AIM - Edit the entries below by changing each "green grass" to "turf" and leaving every other word as it is. Omit the pictures from your answer.

MATERIAL PROVIDED -
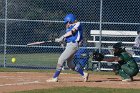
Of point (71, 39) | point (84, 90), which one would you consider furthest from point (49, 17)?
point (84, 90)

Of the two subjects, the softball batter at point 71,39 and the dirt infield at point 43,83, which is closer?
the dirt infield at point 43,83

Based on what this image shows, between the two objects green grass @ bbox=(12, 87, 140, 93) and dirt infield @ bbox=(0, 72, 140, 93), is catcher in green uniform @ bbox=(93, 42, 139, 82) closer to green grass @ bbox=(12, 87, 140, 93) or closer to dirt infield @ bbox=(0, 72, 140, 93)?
dirt infield @ bbox=(0, 72, 140, 93)

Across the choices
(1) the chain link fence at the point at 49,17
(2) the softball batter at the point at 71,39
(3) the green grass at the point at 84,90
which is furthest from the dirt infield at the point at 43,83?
(1) the chain link fence at the point at 49,17

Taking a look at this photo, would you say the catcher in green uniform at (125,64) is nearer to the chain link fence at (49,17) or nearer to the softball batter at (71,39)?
the softball batter at (71,39)

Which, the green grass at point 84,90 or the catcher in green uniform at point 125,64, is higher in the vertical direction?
the catcher in green uniform at point 125,64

ANSWER FOR THIS EXERCISE -
Of point (71, 39) | point (84, 90), which one would you consider furthest from point (49, 17)?
point (84, 90)

Of the two subjects, the softball batter at point 71,39 and the dirt infield at point 43,83, which is closer?
the dirt infield at point 43,83

Based on what this image shows, between the two objects turf @ bbox=(12, 87, 140, 93) and dirt infield @ bbox=(0, 72, 140, 93), is catcher in green uniform @ bbox=(93, 42, 139, 82) closer to turf @ bbox=(12, 87, 140, 93) or closer to dirt infield @ bbox=(0, 72, 140, 93)?
dirt infield @ bbox=(0, 72, 140, 93)

Across the choices
(1) the chain link fence at the point at 49,17
(2) the softball batter at the point at 71,39
(3) the turf at the point at 84,90
which is furthest from the dirt infield at the point at 43,83?
(1) the chain link fence at the point at 49,17

Taking a look at this photo, would you say the catcher in green uniform at (125,64) is nearer to the chain link fence at (49,17) or nearer to the softball batter at (71,39)?
the softball batter at (71,39)

Which, the turf at point 84,90 or the catcher in green uniform at point 125,64, is higher in the vertical direction?
the catcher in green uniform at point 125,64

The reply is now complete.